The reality is that the "Palestine issue," as it is widely called, may be an emotive topic for many Arabs and Muslims, but it is not the driver of regional dynamics. In practical terms, the impact of Israel's peace with Egypt and Jordan and de facto relations with key North African and Gulf states, combined with the inward-looking focus of most Arab countries, has resulted in redefining the Arab-Israeli dispute to a narrower (if still bloody and irredentist) conflict between Israelis and Palestinians. The Arab Spring only confirmed this trend. Indeed, even Arab commentators viewed the recent faux invasions of Palestinians across the Syrian and Lebanese borders more as desperate stunts in the Asad regime's shrinking arsenal than as manifestations of some new Palestinian strategy to challenge Israel.

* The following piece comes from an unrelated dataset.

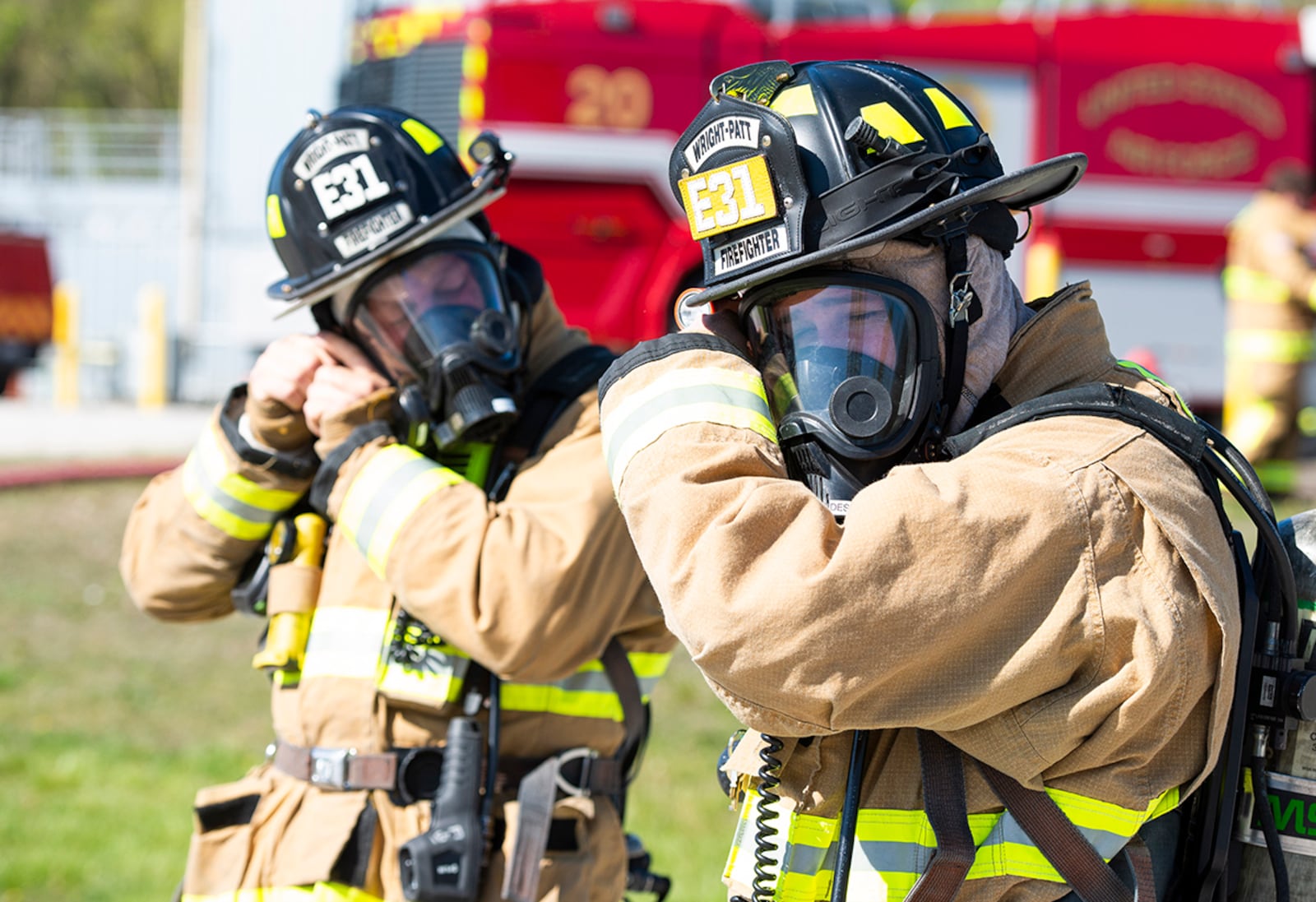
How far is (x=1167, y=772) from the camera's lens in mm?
1653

In this context, although President Obama can hope that Israeli prime minister Binyamin Netanyahu comes to Washington with some new ideas - perhaps even a more detailed vision for peace that could crystallize the choice that Palestinians will make should they hold elections next year - it would be foolhardy for the president himself to invest limited capital in a process that promises diminishing returns. In fact, the peace process merits even less attention in tomorrow's speech than the president gave it in his 2009 Cairo address, when it was the second of seven items on his agenda. This reality also explains why he has chosen to address the annual conference of the American Israel Public Affairs Committee this Sunday.
In sum, by choosing to give a major address that effectively changes the topic of the international conversation from America's singular success against bin Laden to the multiplicity of U.S. policies regarding the Arab Spring, President Obama has taken on a sizable strategic, analytical, and communications challenge. A serious presentation will require him to sacrifice clarity for nuance, trade consistency for self-interest, and offer a rigorous accounting of U.S. strategic priorities. Although the speech is unlikely to project the soaring rhetoric of his finest orations, the reverberations of his words could have huge implications for how both friend and foe - groups that are shifting rapidly in the Middle East - view America's durability as the preeminent global power in a volatile region.